Cytokine TNF-α (tumor necrosis factor alpha) plays an obvious main role in these processes. The over-production of this protein by cells from the immune system triggers a chain reaction of inflammatory processes that foment self-aggressive function of immune cells. New cytokines are released and activated, and the walls of the blood vessels become permeable to the aggressive immune cells, allowing them to enter the target zone or target organ. These immunological discoveries, especially the destructive effect of TNF-α, have allowed the development of highly efficient treatments for these diseases.
Whole-body Cryotherapy enhances the state of health, reduces pain and signs of inflammation, improves general mobility and allows reducing medicine intake.
Cryotherapy For Rheumatoid Arthritis
The pathological processes of this autoimmune disease appear mainly in joints. The membrane that covers the joint capsule is inflamed and the structures of cartilage and bone are destroyed. New principles have been adopted for treating this disease (blocking the TNF-α), but the treatment still requires a complex procedure, since rheumatoid arthritis is basically a systemic disease that weakens the whole organism. Then, the medicine or surgical treatment, or eventually kynesiotherapy, physical therapy -use of heat or cold- or psychological support have to be linked to the personal coping strategies of the patients and be coordinated.
An excellent and extensive bibliography about this topic has been published by relevant self-help organizations.
Rheumatoid arthritis is a systemic, chronic and progressive disease whose cure is yet to be found despite all the therapeutic advances. Therefore, this treatment aims to produce a decrease of intensity of the symptoms in order to stop or slow their progression.
Whole-body Cryotherapy must be understood in this context as an additive physiotherapy that can help achieve the objective of the treatment if it is used correctly. It has not been conceived to replace other tested treatments, but the experience and research have shown that it usually helps reduce the medicine intake.
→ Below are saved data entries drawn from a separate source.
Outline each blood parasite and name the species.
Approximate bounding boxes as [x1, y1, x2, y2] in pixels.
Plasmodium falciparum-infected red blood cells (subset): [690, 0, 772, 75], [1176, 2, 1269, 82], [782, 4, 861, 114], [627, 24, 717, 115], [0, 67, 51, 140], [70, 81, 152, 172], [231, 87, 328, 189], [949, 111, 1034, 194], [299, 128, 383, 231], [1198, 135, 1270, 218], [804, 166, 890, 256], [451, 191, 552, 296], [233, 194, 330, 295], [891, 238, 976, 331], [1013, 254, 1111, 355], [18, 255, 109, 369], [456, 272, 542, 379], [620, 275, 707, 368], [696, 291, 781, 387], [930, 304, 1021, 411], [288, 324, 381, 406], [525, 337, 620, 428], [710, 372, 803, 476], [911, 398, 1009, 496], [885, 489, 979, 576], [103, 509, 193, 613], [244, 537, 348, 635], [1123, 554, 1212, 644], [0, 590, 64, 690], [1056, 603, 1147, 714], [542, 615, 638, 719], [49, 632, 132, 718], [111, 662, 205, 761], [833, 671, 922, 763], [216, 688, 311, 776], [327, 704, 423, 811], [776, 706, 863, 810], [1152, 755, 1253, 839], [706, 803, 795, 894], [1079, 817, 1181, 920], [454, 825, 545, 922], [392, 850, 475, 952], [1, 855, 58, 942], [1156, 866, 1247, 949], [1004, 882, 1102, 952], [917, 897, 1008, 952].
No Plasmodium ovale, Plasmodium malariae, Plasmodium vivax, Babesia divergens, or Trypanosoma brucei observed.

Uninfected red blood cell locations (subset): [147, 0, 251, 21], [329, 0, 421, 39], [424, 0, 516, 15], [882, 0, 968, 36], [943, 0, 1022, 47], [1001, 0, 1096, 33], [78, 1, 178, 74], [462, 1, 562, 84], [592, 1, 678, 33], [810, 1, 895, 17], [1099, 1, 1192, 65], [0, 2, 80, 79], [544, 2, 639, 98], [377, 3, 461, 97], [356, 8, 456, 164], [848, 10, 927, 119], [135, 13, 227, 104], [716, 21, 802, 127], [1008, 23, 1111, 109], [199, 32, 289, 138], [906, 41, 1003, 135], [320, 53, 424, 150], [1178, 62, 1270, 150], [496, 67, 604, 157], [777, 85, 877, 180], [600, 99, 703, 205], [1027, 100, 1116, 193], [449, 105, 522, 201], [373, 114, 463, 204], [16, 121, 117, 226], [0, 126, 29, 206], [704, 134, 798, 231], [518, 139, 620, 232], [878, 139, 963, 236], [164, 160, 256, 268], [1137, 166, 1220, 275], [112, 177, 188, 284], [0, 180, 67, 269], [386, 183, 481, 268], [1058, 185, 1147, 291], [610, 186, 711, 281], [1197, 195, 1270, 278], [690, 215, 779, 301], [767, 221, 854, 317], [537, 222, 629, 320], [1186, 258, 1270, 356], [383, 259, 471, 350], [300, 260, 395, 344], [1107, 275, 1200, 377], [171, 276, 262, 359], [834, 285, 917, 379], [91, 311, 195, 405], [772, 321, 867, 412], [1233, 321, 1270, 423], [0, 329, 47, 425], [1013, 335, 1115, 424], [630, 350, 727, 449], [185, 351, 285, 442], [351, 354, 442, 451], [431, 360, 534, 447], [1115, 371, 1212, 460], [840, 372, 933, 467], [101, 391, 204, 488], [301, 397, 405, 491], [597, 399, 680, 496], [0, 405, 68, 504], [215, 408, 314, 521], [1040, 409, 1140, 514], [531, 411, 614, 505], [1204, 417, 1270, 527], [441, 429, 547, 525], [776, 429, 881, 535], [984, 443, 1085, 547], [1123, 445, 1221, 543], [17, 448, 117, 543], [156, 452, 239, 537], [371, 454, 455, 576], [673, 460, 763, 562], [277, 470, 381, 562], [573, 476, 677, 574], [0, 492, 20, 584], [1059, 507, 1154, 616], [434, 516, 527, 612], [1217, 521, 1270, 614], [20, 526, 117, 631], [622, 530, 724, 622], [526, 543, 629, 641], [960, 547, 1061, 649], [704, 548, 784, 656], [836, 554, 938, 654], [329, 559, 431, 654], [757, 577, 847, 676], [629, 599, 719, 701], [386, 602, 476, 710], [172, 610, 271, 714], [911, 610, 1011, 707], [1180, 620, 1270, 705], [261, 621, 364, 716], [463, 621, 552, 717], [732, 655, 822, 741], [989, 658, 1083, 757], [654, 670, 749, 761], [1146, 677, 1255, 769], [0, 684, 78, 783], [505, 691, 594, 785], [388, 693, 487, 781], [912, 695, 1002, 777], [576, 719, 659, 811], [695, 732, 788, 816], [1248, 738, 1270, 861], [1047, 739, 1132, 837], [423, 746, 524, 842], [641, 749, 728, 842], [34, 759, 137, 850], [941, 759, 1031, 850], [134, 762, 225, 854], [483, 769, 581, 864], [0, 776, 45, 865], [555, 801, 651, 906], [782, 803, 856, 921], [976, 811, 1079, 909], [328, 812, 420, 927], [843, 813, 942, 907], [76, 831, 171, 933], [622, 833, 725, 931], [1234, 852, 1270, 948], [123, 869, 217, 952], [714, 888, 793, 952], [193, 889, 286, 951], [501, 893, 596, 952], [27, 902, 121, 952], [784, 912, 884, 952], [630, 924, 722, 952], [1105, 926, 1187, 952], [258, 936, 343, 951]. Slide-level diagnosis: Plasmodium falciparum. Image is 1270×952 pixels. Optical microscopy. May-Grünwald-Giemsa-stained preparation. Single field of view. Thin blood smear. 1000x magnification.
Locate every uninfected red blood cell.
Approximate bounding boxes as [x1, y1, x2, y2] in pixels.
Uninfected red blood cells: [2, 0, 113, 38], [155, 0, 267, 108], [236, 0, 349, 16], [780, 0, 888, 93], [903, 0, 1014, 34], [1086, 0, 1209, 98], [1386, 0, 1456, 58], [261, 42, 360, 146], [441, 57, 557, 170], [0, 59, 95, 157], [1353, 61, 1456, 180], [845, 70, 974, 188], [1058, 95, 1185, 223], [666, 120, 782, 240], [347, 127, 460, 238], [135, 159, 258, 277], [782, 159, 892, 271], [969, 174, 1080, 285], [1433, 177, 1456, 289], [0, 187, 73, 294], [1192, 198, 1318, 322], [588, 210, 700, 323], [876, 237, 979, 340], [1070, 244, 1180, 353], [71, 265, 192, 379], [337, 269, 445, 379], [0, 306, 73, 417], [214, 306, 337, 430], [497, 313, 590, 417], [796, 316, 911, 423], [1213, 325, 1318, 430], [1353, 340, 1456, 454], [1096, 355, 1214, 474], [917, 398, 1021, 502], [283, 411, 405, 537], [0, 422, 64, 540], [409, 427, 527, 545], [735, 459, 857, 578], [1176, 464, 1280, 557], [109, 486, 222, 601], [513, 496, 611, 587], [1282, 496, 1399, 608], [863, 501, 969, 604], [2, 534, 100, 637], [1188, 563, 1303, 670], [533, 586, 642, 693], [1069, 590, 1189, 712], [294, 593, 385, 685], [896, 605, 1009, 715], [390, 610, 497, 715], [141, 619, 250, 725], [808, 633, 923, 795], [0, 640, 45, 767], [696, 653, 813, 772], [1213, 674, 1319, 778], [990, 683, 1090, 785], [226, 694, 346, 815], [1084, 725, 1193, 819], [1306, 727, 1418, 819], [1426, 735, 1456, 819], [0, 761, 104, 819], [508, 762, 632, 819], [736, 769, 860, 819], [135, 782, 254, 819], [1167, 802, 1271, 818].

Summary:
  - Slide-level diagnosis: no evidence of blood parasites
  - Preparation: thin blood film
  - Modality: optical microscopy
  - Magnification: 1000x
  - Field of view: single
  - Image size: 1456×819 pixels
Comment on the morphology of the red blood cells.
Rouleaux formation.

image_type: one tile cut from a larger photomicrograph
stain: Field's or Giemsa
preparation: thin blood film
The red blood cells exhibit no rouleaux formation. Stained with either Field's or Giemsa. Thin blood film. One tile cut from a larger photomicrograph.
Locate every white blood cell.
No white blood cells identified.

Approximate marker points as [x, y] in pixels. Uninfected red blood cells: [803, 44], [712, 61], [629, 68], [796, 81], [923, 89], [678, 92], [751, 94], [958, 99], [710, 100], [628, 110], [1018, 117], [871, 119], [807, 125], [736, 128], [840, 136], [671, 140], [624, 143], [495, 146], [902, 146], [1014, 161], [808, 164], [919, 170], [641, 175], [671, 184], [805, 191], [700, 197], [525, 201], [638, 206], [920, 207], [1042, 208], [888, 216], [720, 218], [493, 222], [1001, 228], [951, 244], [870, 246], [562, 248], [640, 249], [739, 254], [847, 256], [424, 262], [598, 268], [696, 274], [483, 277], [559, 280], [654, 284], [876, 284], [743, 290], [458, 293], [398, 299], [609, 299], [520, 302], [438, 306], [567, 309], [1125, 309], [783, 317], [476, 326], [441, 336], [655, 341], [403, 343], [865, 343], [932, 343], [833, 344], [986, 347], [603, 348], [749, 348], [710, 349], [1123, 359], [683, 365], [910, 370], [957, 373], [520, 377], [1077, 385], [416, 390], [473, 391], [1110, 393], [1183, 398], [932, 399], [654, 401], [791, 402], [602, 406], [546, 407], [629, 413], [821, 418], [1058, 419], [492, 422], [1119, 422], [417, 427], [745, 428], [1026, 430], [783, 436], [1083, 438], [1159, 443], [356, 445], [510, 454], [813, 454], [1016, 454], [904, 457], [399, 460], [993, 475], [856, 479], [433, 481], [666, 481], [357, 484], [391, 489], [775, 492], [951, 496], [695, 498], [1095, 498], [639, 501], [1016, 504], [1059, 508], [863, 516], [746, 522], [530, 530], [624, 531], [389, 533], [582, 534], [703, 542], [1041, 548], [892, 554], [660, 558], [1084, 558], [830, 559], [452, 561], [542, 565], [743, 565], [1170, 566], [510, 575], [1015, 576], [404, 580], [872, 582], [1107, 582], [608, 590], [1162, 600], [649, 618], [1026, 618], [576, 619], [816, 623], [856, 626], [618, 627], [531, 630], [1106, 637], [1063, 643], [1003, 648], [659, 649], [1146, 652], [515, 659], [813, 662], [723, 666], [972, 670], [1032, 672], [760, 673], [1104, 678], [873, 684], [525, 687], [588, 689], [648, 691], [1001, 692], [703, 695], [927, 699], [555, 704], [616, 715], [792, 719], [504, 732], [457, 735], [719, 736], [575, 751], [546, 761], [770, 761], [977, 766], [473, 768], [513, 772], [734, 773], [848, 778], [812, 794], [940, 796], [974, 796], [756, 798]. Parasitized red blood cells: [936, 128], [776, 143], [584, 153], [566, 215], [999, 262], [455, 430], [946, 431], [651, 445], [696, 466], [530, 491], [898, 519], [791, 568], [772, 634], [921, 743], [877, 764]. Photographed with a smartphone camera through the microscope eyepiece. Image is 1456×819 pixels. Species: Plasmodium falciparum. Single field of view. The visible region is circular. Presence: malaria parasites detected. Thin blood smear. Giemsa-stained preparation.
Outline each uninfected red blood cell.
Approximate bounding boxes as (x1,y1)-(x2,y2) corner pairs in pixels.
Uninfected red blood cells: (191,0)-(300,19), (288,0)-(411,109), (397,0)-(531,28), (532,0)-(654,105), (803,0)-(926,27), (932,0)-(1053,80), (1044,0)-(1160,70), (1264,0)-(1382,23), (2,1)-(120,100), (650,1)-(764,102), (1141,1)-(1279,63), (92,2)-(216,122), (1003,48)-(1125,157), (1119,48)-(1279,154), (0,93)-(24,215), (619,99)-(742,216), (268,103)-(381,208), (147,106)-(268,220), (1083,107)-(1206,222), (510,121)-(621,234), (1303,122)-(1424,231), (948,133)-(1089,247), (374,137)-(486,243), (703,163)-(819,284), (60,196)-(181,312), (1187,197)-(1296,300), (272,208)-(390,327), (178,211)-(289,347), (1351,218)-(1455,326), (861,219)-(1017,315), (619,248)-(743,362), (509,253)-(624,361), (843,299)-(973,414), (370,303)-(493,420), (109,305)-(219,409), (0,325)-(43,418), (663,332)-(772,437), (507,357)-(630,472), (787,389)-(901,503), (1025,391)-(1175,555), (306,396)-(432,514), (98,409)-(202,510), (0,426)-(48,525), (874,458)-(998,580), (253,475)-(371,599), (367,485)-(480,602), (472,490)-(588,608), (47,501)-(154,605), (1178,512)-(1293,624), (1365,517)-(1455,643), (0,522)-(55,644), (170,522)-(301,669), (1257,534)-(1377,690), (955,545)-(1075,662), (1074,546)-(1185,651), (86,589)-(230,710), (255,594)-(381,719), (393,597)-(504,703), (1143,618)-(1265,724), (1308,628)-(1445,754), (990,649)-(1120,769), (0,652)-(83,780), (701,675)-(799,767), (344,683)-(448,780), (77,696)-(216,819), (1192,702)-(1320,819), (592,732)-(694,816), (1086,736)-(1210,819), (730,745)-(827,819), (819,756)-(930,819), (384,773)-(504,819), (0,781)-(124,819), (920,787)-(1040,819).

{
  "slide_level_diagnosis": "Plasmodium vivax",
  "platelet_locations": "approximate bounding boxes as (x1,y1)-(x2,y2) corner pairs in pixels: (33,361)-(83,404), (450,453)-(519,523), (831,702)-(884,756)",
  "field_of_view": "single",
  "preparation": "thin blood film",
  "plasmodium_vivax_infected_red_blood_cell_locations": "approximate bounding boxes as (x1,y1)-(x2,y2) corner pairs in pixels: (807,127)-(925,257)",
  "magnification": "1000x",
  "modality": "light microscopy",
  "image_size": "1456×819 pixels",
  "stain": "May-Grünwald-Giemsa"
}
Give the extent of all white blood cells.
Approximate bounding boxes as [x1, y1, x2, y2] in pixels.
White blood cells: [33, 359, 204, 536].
Whole-body Cryotherapy should be used within the framework of a clinical treatment, inpatient, two sessions per day (or three when there is great activity) during 2-3 weeks. Medical evaluations about the progress of the treatment should take place every 2-3 days.
Nevertheless, in outpatient cases, 10-15 sessions of exposure to cold are usually sufficient even when there is a high degree of inflammatory activity. This causes a relief of the symptom picture in terms of pain reduction and movement restrictions.
Therapeutic activities related to movement (kynesiotherapy, physiotherapy…) will not be abandoned under any circumstances during the cryotherapy cycles. Exercise enhances the synovial fluid in joints and benefit the nutrient supply to joint cartilage, which fights muscular atrophy caused by inactivity that would ultimately produce secondary damages, for example to the skeleton.
In essence, a cryotherapy program is advantageous in two different levels:
- It improves general mobility as well as joint capacity in up to 60 % of the patients.
- It reduces medicine intake (corticosteroids and anti-inflammatory medication) in 35 to 40% of the patients.
Pain relief can be kept by increasing the length of time of the cycle regime. The improvement in joint mobility is a long-term result whose effects can be observed during a long period after therapy.
On balance, Whole-body Cryotherapy enhances the state of health, reduces pain and signs of inflammation, improves general mobility and allows reducing medicine intake.